Exercise focus for total beginners?


(Victoria) #1

Apologies if this has been asked before - I couldn’t find anything similar enough!

So I’ve just started keto about a week ago and am a TOTAL beginner. My goals are, initially, totally weight loss focused and I want to boost my loss by exercising. I’ve just joined the gym but, as I kept fit with dance when I was younger, I have no idea what I need to be doing.

I was wondering if anyone had any suggestions of what to do at the gym? I’ll need to build up as my fitness level is very, very low and I weigh 192lbs at 5’2". I’m just at a total loss and the personal trainers at the gym are very unhelpful. I’m not fasting or anything, just trying to follow a ketogenic diet and not eat too much. Any suggestions are much appreciated!


#2

First, a question: What do you think you would enjoy enough to keep doing?
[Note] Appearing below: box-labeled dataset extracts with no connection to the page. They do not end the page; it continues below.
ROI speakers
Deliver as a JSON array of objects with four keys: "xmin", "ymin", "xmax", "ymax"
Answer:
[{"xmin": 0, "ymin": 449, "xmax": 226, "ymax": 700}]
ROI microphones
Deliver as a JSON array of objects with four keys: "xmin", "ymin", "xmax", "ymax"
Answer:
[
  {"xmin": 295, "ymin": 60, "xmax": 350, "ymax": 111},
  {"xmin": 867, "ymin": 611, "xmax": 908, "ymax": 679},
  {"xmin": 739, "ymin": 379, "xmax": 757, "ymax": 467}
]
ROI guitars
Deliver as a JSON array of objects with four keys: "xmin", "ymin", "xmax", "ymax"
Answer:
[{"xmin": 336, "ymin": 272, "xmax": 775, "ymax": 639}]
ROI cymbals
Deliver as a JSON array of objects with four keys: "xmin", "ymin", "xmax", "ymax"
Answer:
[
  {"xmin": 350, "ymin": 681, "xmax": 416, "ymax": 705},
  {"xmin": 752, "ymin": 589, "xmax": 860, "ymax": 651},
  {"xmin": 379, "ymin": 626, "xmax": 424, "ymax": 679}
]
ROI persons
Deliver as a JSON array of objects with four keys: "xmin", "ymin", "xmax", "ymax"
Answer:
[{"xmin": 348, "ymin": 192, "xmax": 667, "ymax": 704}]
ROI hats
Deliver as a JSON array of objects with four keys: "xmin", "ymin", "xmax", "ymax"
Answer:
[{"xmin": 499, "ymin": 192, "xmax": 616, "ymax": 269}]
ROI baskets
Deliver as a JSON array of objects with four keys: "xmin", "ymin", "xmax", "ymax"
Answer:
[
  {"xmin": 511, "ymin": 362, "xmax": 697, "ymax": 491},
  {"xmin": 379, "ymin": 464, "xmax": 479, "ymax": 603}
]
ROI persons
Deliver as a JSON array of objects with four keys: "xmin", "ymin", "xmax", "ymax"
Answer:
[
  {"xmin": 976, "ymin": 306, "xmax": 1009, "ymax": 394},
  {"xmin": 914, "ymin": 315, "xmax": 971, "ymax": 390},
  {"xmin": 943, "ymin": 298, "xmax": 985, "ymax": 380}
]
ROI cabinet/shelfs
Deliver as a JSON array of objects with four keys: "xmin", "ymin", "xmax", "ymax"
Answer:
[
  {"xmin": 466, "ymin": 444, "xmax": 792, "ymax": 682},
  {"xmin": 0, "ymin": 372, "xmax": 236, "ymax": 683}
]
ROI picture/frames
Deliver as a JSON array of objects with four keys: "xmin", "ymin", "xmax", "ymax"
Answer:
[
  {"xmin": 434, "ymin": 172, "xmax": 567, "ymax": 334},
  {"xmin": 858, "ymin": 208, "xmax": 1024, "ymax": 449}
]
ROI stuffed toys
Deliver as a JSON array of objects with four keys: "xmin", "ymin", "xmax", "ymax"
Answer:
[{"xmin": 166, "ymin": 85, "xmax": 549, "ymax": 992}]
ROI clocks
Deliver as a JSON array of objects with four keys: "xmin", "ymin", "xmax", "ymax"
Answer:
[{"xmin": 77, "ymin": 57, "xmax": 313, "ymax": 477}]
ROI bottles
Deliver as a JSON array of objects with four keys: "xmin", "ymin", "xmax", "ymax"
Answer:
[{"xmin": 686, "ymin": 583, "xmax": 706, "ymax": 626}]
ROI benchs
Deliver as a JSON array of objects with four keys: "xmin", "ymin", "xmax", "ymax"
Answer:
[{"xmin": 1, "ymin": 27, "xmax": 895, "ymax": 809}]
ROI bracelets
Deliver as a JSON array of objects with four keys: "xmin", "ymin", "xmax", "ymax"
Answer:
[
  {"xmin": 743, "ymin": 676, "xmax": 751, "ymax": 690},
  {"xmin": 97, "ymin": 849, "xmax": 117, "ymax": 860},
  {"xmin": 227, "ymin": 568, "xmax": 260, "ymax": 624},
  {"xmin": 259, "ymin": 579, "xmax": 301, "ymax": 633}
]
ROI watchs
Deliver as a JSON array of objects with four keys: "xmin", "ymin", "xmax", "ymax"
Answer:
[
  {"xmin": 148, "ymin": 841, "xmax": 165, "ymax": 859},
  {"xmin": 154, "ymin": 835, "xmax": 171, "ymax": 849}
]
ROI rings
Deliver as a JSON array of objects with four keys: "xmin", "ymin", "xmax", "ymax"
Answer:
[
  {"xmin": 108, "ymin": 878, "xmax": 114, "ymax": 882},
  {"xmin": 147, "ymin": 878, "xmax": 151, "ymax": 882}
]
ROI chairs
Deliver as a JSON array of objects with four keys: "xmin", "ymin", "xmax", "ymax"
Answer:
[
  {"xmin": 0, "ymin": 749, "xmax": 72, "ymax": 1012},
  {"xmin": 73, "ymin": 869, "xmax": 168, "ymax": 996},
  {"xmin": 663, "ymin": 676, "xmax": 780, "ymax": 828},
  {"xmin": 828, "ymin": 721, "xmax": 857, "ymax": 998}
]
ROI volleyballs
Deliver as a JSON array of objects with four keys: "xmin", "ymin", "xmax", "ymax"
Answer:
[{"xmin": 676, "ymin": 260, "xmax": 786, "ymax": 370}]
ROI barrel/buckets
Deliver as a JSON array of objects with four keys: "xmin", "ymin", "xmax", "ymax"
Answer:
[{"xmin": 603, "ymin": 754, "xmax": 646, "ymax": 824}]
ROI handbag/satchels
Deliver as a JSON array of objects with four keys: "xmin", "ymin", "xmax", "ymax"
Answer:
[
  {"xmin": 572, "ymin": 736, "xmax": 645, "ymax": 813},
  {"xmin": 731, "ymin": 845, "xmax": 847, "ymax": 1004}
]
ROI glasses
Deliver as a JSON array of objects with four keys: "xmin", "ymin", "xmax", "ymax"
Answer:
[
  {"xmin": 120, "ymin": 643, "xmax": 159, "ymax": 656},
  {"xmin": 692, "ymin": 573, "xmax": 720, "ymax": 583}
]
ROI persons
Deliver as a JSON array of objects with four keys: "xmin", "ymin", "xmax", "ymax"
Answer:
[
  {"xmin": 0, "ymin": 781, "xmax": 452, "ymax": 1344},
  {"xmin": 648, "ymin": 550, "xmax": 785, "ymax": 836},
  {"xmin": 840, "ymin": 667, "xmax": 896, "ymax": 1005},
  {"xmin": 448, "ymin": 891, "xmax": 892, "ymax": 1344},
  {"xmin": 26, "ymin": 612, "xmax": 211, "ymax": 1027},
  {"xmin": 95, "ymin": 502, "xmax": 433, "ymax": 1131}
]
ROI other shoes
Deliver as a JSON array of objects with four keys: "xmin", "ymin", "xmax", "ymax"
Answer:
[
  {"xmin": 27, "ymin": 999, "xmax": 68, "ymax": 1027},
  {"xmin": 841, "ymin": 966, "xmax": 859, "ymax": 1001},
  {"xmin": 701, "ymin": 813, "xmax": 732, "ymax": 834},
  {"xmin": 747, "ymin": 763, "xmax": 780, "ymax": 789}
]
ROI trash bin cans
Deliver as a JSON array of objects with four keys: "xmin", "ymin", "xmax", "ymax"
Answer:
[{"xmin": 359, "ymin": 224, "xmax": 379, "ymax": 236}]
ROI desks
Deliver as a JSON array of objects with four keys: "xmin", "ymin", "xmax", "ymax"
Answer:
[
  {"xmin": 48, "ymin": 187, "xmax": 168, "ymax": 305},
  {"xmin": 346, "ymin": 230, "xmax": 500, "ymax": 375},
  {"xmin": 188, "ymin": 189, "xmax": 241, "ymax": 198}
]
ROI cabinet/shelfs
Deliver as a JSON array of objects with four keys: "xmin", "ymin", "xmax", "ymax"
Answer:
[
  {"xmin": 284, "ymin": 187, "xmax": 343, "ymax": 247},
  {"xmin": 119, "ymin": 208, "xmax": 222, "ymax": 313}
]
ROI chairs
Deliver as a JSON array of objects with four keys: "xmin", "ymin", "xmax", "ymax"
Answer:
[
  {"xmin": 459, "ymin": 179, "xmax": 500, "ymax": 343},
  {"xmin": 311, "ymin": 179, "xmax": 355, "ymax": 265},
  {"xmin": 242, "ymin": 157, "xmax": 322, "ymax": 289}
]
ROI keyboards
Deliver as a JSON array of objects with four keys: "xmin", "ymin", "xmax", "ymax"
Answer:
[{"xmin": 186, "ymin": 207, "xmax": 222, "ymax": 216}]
(You don’t need exercise to be successful with keto.)


(Victoria) #3

Thanks for replying! I’ve never enjoyed any type of exercise since I was a teenager (when I did dancing) but I don’t loathe it!

There are some dance-y classes at the gym (zumba etc) which I plan on taking once my fitness level is up. I tried them a few weeks ago and I can’t manage more than 20 minutes so I’d like to up my stamina and such a bit before I go again as not being able to do the whole class definitely dampens my enjoyment. I just always feel lost when I go in the gym, there are so many machines and I never know if I need to be doing cardio, weight machines, free weights etc!


#4

So, walk if you feel you need to? Get a handle on this way of eating first. You’ll find the urge to exercise, or not, later.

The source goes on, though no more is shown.